>> BEGIN Selection

Has Benedict XVI set a precedent, or is remaining pope while ill until death like John Paul II did going to be the norm? Of course, time will tell what the future trend will be. However, I think it is fairly likely that Pope Francis will follow in his immediate predecessor’s footsteps. In a meeting with journalists on a plane from South Korea, where he had made a pilgrimage to, to Rome Francis said that he doesn’t expect his pontificate to last more than two or three years, and that the world will have to get used to the notion of pope emeriti. This comment had echoed previous things that Francis had said; for example, he told Spanish television in an interview earlier this year that he will do exactly what Benedict did.
Having said all this, I do not think it is tasteless to speculate on who will succeed Francis. I have prepared my list of papabili if Francis were to abdicate and a conclave were to be held in two or three years at the most. By then, only a small minority of cardinals will have been picked by Francis, and the next conclave’s makeup will be largely similar to that of the 2013 one.

>> END Selection
>> BEGIN Supplied entries

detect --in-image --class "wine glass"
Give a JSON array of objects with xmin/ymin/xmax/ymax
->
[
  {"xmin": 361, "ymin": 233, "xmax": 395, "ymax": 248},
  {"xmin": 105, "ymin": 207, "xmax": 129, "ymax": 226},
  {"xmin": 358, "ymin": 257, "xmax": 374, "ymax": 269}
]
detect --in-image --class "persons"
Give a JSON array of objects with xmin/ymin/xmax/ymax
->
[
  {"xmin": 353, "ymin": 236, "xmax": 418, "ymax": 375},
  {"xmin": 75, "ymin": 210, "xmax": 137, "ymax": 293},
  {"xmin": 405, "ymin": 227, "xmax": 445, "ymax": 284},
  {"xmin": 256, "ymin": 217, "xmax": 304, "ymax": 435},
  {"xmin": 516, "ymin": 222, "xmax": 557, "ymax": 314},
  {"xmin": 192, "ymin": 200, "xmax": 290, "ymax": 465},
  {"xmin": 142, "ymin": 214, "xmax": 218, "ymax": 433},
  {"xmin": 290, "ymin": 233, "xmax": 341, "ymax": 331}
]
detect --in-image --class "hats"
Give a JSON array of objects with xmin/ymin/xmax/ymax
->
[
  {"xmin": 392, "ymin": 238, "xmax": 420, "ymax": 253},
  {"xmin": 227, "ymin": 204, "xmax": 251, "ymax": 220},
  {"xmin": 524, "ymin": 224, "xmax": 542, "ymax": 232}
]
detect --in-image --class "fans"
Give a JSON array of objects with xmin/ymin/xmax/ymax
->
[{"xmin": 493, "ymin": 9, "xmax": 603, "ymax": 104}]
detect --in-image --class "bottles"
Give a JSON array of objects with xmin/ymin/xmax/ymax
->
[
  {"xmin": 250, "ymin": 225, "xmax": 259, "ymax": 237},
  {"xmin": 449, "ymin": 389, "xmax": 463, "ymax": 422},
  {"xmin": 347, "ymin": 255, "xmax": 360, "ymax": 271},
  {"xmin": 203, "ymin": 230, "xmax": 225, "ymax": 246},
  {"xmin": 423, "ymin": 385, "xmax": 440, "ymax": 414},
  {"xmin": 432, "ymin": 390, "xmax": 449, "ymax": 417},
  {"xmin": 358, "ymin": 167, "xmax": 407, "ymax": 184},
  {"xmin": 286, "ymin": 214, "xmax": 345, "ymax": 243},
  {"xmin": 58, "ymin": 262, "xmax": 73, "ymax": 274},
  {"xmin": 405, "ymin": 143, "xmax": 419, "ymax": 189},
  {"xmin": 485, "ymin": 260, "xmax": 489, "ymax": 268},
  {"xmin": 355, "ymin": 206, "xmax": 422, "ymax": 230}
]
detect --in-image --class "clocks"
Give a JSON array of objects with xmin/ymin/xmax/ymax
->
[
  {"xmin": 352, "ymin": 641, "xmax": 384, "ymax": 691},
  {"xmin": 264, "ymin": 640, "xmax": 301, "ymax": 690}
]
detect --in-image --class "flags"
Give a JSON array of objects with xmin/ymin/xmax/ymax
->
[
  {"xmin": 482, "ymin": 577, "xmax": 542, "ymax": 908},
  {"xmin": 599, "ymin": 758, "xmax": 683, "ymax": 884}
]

>> END Supplied entries

In the text on papal succession, how long did Francis tell journalists he expects his pontificate to last? This data was taken from a different source than the text.

**Written solution**
No more than two or three years.